Tasks for this exercise:
A) In the importin text, which plant metabolite was identified as a candidate anxiety reducer?
B) In the importin text, copy the passage from "Importins and ALS" to "be posted soon." word for word.

[Opening Text shown section]

Importin Functions in Physiology and Disease

Importins, nuclear import transport factors, are essential for all eukaryotic cells. Our laboratory has extensively studied the role of importin-mediated signaling in neuronal length-sensing, as well as in nerve injury response signaling. Going beyond these roles, does importin-mediated transport and importin-dependent signaling impact general physiology, behavior, and pathology? Is long-distance importin-dependent transport necessary for neuronal functions or maintenance? Can modulation of importin functions affect human diseases? These questions require combining analyses at molecular, physiological and behavioral levels, to understand importin roles in integrative physiology.

Importin β1 and memory

Based on importin β1’s role in retrograde injury signaling in the PNS, we tested its potential functions in the CNS. In previous studies, we generated an importin β1 3’UTR deletion (3’UTR^KO) mouse line, and demonstrated that this causes subcellular reduction of importin β1 mRNA and protein in axons (Perry et al., 2012). Sensory neurons from the 3’UTR^KO line exhibit growth and regeneration phenotypes (Perry et al., 2012, 2016). Behavioral analyses of the 3’UTR^KO mouse line revealed spatial memory deficits. The mechanisms underlying this specific effect of importin β1 on memory functions are currently under investigation.

Importin α5 and anxiety

A behavioral screen on a battery of importin α knockout mouse lines revealed significant lack of anxiety in importin α5 knockout mice (Panayotis et al., 2018). This deficit is unique among the importin knockout lines tested. Further analyses suggested that the mechanistic basis for anxiety effects is reduced MeCP2 nuclear import in the hippocampus. MeCP2 is a critical transcription factor in neurons, repressing transcription of sphingosine kinase 1, amongst many other genes. The downstream effect of this pathway perturbation is reduced anxiety. Cross-referencing the transcriptome of importin α5 knockout hippocampi to the CMAP database of drug-induced transcriptomes identified the plant metabolite β-sitosterol as a candidate anxiety reducer (Panayotis et al., 2021). β-sitosterol is on the market as a nutraceutical for other indications, and anecdotal evidence supports its anxiety-reducing effects in humans as well. We are currently examining a number of options for leveraging importin α5 pathways for drug discovery.

Importin α3 and chronic pain

The same importin knockouts behavioral screen revealed significant amelioration in nociception in importin α3 knockout mice (Marvaldi et al., 2020). Strikingly, the phenotype extended to improved recovery from chronic pain in a spared nerve injury model. Biochemical and transcriptomic analyses suggest that the effects are due to reduced nuclear import of cFOS in sensory neurons. We are further investigating this pathway as a potential new target for therapeutic development.

Importins and ALS

A new project in the lab' aims to study connections between importin-dependent mechanisms in axons and the motor neuron disease ALS.  Axonal degeneration in ALS begins at the neuromuscular junction, and we postulate that importin-dependent axon-to-soma signaling might be implicated in disease initiation or progression. We are investigating this hypothesis as part of a consortium of four laboratories with complementary expertise in this area. More details will be posted soon.

[Closing Text shown section]
[Opening Stored data section]

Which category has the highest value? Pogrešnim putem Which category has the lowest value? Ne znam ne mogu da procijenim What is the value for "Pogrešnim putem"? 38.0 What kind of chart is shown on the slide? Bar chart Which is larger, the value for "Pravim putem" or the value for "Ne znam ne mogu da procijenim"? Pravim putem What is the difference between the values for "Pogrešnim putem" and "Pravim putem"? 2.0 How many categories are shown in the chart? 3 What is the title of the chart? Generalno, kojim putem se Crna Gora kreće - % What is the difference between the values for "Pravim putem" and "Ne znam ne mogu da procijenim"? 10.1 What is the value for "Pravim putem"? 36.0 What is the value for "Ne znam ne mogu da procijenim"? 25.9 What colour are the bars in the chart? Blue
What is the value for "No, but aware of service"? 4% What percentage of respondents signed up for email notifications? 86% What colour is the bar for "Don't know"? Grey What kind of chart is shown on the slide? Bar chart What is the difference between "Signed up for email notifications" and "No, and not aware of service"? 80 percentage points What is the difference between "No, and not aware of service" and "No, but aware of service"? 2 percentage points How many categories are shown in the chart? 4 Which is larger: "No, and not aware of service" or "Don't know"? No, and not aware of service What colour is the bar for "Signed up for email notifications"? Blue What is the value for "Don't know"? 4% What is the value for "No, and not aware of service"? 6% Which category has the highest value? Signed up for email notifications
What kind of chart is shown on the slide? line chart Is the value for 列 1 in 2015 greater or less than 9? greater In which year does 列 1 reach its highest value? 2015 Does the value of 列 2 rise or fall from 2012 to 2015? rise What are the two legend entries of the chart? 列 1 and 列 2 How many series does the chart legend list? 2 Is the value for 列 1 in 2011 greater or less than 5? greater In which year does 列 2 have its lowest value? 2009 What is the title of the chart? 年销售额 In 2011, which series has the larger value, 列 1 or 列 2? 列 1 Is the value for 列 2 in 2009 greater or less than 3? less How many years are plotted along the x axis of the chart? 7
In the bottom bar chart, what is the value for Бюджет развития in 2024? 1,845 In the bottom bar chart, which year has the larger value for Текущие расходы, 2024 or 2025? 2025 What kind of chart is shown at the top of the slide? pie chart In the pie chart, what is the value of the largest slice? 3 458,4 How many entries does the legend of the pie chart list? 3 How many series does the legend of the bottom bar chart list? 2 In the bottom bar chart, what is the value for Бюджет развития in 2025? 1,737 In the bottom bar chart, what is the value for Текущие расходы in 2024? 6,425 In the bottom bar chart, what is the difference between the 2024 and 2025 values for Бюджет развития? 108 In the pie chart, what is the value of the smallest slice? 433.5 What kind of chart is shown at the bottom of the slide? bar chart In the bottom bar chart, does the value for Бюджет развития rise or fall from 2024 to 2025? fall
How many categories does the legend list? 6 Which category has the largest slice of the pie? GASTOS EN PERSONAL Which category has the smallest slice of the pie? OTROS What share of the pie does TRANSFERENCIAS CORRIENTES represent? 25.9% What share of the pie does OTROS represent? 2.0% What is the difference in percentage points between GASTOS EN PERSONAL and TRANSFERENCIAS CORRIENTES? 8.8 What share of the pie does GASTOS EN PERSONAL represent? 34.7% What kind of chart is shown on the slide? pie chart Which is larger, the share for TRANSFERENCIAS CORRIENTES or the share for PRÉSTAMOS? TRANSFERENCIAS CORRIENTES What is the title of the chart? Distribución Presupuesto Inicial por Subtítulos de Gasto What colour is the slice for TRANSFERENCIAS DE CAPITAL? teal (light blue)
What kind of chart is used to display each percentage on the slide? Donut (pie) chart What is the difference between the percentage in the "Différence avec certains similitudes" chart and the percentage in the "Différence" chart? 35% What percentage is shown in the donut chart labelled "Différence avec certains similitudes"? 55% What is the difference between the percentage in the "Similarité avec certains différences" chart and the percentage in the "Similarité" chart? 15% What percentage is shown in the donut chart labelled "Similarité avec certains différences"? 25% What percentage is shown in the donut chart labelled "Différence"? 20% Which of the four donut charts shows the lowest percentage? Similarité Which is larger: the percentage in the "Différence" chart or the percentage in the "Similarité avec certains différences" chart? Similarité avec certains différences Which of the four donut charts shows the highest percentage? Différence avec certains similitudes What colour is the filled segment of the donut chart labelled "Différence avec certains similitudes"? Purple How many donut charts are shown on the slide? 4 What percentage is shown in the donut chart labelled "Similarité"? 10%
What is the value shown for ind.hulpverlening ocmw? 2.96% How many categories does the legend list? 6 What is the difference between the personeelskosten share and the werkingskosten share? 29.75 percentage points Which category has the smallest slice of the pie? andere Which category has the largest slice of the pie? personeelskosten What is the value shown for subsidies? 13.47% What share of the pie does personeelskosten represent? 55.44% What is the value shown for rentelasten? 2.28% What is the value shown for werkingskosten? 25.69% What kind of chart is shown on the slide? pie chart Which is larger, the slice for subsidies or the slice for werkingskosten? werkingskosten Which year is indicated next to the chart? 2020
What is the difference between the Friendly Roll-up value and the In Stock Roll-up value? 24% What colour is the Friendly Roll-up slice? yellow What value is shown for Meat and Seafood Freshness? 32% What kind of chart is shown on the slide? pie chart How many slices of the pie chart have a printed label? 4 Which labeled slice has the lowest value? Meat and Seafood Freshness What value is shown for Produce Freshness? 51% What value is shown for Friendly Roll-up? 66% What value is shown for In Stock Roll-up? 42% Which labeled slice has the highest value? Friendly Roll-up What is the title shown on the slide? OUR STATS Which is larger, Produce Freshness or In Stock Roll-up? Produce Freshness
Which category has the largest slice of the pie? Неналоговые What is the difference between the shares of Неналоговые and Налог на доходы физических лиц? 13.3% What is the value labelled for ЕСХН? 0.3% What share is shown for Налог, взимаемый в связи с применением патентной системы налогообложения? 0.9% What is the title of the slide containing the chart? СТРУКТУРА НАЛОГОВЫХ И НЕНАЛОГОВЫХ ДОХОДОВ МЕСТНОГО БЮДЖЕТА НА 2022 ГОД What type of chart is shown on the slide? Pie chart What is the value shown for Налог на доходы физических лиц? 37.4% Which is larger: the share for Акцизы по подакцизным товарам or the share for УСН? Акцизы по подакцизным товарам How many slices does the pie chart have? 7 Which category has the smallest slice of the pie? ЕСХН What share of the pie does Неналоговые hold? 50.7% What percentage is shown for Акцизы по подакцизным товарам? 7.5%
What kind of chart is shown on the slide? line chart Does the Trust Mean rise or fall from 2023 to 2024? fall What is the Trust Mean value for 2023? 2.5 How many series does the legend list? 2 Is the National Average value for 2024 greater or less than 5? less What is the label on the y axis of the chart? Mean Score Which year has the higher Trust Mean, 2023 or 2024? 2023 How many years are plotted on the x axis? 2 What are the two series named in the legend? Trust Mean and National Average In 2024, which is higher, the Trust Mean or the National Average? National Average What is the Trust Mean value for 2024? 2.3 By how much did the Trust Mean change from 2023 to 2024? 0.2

[Closing Stored data section]

Expected outputs:
A) β-sitosterol

B)
Importins and ALS

A new project in the lab' aims to study connections between importin-dependent mechanisms in axons and the motor neuron disease ALS.  Axonal degeneration in ALS begins at the neuromuscular junction, and we postulate that importin-dependent axon-to-soma signaling might be implicated in disease initiation or progression. We are investigating this hypothesis as part of a consortium of four laboratories with complementary expertise in this area. More details will be posted soon.